▸ What this exercise asks
1 > In the text on Nimbus ImageCache locking, which map class does ImageCache use instead of a ConcurrentHashMap?
2 > Write the next part of the text on ImageCache locking, starting after its final line.

Start of Selected text

Second Question First:
ReentrantReadWriteLocks
can be used to improve concurrency in some uses of some kinds of Collections. This is typically worthwhile only when the collections are expected to be large, accessed by more reader threads than writer threads, and entail operations with overhead that outweighs synchronization overhead. - from ReentrantReadWriteLock Documentation
All of the points mentioned above correspond to an image cache. As for "why not use a ConcurrentHashMap
?" - ImageCache
uses a LinkedHashMap
which has no concurrent implementation. For speculation as to why, refer to this SO question: Why there is no ConcurrentLinkedHashMap class in jdk?
First Question:
I too question why the flush
method doesn't use the writeLock
like the setImage
method. After all it is structurally modifying the map.
After reviewing the javax.swing.plaf.nimbus.ImageCache
and PixelCountSoftReference
sources along with the ReentrantReadWriteLock
and LinkedHashMap
documentations, I'm left without a definitive answer.
Although I'm further confused by flush
using a readLock
, since ReentrantReadWriteLock's
documentation has the following example, where a writeLock
is used when clearing a TreeMap
.
// For example, here is a class using a TreeMap that is expected to be
// large and concurrently accessed.

End of Selected text
Start of Data extracts

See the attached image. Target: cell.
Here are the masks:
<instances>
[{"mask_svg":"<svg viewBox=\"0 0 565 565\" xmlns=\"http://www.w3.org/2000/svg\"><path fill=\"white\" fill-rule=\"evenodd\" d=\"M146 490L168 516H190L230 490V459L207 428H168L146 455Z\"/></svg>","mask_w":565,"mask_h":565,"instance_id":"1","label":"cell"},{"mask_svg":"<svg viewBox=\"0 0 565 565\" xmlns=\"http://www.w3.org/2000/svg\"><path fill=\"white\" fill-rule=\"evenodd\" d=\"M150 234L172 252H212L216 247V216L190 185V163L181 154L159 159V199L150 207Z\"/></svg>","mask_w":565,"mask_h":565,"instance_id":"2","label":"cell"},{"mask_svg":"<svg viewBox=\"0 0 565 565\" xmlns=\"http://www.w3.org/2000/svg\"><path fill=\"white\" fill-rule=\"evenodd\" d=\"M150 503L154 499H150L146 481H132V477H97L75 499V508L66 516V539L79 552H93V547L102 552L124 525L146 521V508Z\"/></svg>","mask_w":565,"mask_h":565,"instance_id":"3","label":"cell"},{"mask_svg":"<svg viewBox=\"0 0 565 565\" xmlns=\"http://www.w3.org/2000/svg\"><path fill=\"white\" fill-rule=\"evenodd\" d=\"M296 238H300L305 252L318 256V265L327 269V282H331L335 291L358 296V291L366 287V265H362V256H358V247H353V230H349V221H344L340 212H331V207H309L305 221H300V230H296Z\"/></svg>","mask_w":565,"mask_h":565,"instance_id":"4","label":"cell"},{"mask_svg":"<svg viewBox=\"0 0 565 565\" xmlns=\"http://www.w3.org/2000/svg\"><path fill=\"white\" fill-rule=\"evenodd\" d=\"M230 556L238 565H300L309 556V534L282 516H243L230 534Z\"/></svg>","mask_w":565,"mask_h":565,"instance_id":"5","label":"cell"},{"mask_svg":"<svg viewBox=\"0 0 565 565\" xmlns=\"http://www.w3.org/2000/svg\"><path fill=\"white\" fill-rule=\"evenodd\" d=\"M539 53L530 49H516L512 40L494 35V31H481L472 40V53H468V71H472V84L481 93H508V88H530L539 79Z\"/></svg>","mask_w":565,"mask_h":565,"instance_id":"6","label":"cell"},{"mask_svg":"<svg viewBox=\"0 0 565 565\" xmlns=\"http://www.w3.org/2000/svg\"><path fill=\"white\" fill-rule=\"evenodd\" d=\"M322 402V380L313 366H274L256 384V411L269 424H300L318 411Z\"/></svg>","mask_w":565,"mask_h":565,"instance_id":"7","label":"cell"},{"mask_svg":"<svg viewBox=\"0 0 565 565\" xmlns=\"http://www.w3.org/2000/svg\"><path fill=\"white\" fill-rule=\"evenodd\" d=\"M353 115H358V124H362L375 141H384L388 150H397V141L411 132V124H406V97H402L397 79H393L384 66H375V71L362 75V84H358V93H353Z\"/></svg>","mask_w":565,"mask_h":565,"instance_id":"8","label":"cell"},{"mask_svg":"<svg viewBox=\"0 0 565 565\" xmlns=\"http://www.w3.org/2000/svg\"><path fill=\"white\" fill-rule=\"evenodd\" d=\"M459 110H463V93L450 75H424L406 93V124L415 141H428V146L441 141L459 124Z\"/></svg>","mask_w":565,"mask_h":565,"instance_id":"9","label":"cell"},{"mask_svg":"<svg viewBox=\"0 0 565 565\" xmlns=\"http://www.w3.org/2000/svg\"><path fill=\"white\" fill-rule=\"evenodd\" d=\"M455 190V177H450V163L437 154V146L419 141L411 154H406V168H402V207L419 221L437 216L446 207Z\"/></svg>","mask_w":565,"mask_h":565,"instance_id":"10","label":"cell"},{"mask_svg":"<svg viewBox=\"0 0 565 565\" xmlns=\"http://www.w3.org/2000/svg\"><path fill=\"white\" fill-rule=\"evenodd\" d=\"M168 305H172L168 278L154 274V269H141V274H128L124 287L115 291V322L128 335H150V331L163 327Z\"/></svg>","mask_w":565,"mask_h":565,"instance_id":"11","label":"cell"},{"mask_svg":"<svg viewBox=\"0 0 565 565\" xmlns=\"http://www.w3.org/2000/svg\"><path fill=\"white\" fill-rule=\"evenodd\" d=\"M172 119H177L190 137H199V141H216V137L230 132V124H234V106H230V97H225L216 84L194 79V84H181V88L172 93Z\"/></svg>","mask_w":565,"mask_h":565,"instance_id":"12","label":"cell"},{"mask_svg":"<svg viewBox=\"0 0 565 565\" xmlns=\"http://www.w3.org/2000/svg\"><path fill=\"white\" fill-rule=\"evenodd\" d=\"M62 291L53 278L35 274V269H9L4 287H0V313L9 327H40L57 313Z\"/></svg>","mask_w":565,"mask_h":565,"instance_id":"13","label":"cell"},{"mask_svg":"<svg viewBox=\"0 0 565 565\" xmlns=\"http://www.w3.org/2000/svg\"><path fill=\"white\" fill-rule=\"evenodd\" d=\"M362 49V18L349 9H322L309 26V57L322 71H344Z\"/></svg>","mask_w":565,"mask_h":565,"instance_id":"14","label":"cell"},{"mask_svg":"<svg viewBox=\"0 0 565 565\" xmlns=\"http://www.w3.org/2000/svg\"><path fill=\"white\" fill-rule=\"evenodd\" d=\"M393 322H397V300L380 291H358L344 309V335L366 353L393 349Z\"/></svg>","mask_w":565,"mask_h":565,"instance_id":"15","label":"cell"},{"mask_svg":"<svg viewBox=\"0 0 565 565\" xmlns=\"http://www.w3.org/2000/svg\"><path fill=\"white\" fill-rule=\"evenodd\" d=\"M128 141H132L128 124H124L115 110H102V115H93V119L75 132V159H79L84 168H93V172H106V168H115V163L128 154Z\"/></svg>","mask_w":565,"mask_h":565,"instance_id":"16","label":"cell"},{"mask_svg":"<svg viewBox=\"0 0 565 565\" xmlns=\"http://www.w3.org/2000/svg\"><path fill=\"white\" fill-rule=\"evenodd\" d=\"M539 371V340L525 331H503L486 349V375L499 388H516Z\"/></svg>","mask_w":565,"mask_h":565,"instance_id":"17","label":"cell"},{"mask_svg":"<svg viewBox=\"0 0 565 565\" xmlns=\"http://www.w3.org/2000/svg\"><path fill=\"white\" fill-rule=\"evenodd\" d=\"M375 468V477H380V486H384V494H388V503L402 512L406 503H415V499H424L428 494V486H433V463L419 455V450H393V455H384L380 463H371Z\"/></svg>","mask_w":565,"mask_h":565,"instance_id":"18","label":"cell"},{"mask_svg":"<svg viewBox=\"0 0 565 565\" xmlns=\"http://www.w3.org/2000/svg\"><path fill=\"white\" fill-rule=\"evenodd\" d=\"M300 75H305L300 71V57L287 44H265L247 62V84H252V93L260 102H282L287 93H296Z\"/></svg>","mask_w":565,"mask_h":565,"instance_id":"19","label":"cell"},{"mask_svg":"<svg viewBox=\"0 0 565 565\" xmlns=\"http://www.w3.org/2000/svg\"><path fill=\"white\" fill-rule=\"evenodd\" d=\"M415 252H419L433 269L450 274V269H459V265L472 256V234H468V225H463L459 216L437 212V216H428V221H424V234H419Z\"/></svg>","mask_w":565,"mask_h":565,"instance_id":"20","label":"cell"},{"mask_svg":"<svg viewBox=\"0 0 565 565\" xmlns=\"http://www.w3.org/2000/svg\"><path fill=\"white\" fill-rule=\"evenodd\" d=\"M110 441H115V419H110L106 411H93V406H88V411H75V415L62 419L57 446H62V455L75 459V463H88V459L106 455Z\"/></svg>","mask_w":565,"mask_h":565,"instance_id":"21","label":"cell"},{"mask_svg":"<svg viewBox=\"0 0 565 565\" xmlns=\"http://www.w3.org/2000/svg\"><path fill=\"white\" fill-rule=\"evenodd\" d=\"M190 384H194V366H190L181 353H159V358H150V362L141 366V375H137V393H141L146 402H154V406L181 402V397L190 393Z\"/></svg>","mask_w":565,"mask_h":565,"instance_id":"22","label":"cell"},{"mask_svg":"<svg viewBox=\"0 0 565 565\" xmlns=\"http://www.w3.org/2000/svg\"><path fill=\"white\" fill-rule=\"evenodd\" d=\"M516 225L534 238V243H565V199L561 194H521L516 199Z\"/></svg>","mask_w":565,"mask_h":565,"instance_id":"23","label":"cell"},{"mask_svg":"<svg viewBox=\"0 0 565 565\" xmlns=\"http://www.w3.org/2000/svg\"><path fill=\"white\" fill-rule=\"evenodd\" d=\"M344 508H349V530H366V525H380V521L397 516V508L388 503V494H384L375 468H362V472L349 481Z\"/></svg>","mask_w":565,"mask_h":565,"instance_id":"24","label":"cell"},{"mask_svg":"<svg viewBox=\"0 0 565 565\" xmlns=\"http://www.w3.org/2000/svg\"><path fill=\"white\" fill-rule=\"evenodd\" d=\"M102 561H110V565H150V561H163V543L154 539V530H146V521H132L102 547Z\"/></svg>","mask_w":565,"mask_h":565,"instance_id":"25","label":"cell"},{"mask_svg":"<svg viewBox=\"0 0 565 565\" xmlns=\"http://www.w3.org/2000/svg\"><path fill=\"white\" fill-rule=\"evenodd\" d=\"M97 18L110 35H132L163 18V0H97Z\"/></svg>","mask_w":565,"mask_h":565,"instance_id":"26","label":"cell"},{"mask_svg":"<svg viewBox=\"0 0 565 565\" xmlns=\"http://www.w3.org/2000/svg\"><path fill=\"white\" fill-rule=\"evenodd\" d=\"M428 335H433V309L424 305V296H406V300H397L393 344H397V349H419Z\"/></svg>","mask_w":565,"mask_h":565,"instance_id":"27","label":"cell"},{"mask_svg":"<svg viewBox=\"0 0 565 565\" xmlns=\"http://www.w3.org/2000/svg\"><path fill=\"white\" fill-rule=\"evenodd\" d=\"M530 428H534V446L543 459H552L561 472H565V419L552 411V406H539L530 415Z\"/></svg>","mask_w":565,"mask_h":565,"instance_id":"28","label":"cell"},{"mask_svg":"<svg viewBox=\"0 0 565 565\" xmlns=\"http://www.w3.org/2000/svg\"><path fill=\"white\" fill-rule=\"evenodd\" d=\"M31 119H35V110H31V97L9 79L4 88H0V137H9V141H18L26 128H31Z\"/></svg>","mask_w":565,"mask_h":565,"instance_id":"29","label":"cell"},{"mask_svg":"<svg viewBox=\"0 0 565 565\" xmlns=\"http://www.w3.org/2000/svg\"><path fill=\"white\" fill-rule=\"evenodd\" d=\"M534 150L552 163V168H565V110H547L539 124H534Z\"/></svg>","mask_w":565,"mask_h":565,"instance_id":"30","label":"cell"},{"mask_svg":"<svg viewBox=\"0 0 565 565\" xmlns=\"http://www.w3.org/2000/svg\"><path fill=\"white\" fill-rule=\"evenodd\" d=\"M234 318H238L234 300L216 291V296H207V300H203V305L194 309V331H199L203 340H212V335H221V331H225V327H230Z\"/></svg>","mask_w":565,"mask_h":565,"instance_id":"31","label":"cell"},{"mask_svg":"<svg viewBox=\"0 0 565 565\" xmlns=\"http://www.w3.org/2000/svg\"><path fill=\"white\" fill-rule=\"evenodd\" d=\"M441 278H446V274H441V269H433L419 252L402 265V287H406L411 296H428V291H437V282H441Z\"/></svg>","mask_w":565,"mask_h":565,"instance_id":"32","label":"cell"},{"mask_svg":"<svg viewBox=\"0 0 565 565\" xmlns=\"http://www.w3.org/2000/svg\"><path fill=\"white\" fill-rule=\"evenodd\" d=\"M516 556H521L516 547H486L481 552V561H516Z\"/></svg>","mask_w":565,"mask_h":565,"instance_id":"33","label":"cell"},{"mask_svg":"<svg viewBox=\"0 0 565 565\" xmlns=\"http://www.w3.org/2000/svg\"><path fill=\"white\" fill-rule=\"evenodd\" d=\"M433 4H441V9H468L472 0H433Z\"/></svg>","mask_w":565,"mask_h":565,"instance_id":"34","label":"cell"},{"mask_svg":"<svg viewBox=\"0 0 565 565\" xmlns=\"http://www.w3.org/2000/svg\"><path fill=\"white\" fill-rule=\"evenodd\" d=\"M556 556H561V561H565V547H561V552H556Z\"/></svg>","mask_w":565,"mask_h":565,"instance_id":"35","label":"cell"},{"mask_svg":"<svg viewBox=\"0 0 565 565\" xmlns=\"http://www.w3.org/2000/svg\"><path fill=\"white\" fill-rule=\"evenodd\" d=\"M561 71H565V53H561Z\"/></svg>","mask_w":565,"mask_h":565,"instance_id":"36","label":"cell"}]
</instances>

End of Data extracts

▸ Answers given
1 > It uses a LinkedHashMap, which has no concurrent implementation.

2 >
class RWDictionary {
private final Map<String, Data> m = new TreeMap<String, Data>();
private final ReentrantReadWriteLock rwl = new ReentrantReadWriteLock();
private final Lock w = rwl.writeLock();
// other code left out for brevity
public void clear() {
w.lock(); // write lock
try { m.clear(); } // clear the TreeMap
finally { w.unlock(); }
}
}
The only thing I can do is speculate.
Speculation:
- Maybe the author(s) made a mistake, highly unlikely but not impossible.
- It's intentional. I have some ideas as to why it may be intentional, but I'm not sure how to word them and they're probably wrong.
- The author(s) were the only ones using the
ImageCache
code and knew when and how (not) to use the flush
method. This is unlikely as well.
It would be interesting to ask the author(s) why they used a readLock
instead of a writeLock
, via email, but no authors or emails are listed in the source. Perhaps sending an email to Oracle would result in an answer, I'm not to sure how to go about that.
Hopefully someone will come along and provide an actual answer. Good question.